The offense of being criminally conservative was committed with about three minutes left in the third quarter. With his team down 12-10, Miles decided to kick a chip-shot of a field goal from 25 yards out on fourth-and-1, much to the disagreement of Fournette as the video above shows.
And Fournette was right. Even with as bad as his offensive line had been all day, the team still finished the day averaging almost seven yards per carry. Even if you take out the three outliers, the Tigers still averaged 3.34 yards per carry, exactly enough to get a first down every third play if you run every down. The decision to kick was indefensible, and it very well may have lost Les Miles his job. Think about that.

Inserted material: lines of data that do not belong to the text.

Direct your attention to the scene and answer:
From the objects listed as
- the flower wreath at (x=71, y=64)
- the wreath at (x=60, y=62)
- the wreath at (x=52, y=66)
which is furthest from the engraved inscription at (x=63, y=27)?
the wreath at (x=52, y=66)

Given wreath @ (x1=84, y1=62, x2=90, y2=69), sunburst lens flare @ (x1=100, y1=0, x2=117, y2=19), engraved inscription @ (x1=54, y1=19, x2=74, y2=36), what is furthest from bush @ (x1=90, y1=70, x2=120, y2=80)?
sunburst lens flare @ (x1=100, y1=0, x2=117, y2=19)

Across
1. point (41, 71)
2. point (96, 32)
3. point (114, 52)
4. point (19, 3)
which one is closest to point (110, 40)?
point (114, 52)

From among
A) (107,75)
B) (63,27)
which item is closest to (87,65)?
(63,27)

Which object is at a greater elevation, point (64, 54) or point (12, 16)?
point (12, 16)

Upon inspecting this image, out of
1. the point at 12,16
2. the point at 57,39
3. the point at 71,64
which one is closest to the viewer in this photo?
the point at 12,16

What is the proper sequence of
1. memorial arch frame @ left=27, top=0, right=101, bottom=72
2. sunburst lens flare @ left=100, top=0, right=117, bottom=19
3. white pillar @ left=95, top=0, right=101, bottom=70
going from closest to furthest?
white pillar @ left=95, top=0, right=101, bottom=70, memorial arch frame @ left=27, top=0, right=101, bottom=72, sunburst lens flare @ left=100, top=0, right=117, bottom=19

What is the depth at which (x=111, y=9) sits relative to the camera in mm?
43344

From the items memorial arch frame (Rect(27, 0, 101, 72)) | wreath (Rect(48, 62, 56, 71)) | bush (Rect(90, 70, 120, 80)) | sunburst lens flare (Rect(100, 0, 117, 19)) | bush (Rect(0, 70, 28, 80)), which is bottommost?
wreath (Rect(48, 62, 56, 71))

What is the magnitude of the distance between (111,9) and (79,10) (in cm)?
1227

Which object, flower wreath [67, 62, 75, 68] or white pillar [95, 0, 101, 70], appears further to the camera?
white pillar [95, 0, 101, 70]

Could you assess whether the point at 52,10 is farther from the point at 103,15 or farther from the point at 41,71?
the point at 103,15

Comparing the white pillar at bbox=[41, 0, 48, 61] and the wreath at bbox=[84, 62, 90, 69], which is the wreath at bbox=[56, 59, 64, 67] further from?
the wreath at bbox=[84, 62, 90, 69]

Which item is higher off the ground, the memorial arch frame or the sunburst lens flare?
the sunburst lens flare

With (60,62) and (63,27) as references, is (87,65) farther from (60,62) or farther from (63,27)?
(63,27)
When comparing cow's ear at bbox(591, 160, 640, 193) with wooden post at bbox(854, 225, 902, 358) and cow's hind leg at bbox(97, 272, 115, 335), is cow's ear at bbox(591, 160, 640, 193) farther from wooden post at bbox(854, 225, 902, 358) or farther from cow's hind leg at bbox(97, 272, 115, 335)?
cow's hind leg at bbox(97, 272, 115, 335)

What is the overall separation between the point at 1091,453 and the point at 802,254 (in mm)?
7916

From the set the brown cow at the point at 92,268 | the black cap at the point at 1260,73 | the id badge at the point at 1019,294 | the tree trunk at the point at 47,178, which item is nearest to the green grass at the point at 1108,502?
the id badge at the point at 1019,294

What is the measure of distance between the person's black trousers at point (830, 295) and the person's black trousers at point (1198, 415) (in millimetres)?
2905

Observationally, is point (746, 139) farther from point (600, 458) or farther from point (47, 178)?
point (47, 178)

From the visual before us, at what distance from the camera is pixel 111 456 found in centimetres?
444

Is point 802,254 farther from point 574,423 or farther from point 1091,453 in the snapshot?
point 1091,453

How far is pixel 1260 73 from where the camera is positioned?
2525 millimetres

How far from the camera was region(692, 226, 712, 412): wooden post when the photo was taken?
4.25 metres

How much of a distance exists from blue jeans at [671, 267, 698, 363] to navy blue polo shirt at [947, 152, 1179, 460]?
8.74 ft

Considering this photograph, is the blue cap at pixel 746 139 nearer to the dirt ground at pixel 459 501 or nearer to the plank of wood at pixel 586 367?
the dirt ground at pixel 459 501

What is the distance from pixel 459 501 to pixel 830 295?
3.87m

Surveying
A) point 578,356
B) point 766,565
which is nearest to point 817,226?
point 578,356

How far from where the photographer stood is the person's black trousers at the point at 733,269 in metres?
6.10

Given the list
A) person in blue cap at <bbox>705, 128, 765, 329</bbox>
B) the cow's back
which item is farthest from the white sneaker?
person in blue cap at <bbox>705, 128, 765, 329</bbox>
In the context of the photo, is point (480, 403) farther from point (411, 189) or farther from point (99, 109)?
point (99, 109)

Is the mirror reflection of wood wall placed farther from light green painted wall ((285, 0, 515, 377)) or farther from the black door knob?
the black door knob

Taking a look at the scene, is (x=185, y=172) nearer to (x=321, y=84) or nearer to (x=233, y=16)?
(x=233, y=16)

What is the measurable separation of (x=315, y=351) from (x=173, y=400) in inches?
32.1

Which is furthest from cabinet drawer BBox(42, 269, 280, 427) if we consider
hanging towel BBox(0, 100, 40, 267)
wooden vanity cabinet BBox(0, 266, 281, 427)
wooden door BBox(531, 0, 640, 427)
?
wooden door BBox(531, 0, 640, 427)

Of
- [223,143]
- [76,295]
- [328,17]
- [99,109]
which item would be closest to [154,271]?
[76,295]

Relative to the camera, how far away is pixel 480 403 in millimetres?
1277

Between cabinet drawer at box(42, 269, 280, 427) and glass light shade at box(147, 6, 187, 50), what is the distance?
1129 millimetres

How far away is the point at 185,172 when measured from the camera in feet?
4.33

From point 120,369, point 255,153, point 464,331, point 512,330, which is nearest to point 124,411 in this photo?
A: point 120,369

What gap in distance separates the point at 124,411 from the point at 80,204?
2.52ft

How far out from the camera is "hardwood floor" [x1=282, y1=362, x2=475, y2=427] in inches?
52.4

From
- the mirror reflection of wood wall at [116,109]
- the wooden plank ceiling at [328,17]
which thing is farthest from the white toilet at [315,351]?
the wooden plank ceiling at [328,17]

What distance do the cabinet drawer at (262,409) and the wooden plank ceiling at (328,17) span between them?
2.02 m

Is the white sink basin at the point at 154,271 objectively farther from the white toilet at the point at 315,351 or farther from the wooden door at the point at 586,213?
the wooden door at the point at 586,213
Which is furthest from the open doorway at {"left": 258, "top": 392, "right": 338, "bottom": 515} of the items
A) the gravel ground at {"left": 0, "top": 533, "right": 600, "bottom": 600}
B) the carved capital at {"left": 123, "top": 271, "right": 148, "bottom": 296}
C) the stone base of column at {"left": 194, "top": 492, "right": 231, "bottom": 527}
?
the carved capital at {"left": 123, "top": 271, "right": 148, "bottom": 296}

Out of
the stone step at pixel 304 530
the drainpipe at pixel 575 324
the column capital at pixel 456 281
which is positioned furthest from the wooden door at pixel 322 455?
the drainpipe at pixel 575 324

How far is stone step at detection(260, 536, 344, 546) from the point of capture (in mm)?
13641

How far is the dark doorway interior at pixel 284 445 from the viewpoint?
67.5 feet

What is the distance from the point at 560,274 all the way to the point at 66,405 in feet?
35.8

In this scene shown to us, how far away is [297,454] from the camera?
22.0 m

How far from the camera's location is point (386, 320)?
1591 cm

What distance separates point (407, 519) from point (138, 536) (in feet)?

- In addition to catching his first career touchdown, Foster Moreau had a pretty good day blocking. Being that Fournette often had to bounce his runs to the outside because of the logjams in the middle, this turned out to be pretty important.
- The defense did a really good job of preventing Auburn from being successful on jet sweeps. On two separate occasions, LSU did this by setting the edge with the likes of Key, defensive lineman Greg Gilmore, White and safety Rickey Jefferson, which forced Auburn’s ball carrier to turn back inside, where the blocking isn’t set up. This is a superb blueprint for how to stop jet sweeps moving forward.
- Last season when Fournette trucked through the Auburn defense for 228 yards and three touchdowns, the running back broke a lot of tackles because Auburn defenders were attacking him too high. This wasn’t the case Saturday. Auburn’s players, especially their defensive backs, made sure to wrap Fournette up low, taking his powerful shoulders out of the equation and also putting more stress on his already-injured ankle.
- In more than one instance, LSU was a seal block away from scoring a touchdown. To grossly oversimplify offensive line play into one sentence, almost every hole is set up with two kinds of blocks: A kick, in which a lineman pushes a defender outwards, and a wrap, in which a lineman pushes a defender inwards. That separation creates a seam for backs and receivers to run through. Needless to say, it’s hard to be perfect. But on a couple of instances, including one with 12:50 remaining in the first quarter and another with 13:43 remaining in the third quarter, LSU was a wrap block away from busting Fournette open for a 20-yard gain, possible more. Those two mistakes were made by tight end Colin Jeter in the open field and guard Josh Boutte on a linebacker respectively, for what it’s worth.
- Even though he finished with 13 tackles, Jamal Adams didn’t have a particularly good game. He allowed a 36-yard pass to Kerryon Johnson on a busted assignment on Johnson’s wheel route out of the backfield and looked lost on an inside pick play that he should’ve been far more aggressive on where he allowed a first down.